What it builds — the why
Hunting the Station mixes urban astronomy, technology used well, and pure wonder. It teaches your son that science isn't just a book thing: there's something real and crewed crossing his sky, and he can see it with his own eyes. It builds curiosity and a new sense of scale —the Earth seen from outside, humanity doing something enormous together—. And it offers a priceless model of digital life: using the screen as a tool that launches you into the real world, not as a destination. The emotional anchor is the wonder shared in the dark, that "there it is!" shouted as a family and never forgotten.
How it changes with age
6–9 Childhood
10–12 Preteens
13–15 Early adolescence
Variations
Moon-and-planets version: if the Station pass fails or runs late, the Moon through ordinary binoculars already shows breathtaking craters — and Venus or Jupiter shine bright even from the city. Sky-logbook version: note down each successful sighting with the date and who spotted it first; the list grows and with it the habit of looking up.
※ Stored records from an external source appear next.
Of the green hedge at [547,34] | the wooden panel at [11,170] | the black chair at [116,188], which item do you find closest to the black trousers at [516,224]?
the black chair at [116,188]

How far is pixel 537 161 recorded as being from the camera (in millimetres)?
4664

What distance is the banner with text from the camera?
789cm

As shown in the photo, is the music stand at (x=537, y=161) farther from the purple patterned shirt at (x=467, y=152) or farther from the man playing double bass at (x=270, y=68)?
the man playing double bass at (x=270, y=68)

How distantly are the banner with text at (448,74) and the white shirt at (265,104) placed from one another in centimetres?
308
What to watch for in your child
The sky doesn't always cooperate: clouds, a pass that turns out fainter than expected, a sleepy child at sighting time. Manage expectations so that a miss doesn't kill the excitement — "sometimes you can't see it, that's why it's a hunt." Notice which part grabs him: the craft crossing over, the people inside, the physical why, or simply being awake at night with the family looking up. Any of those doors is a good one. And keep the app from becoming the center: the screen is for knowing when to go out, not for staring at while the sky passes by.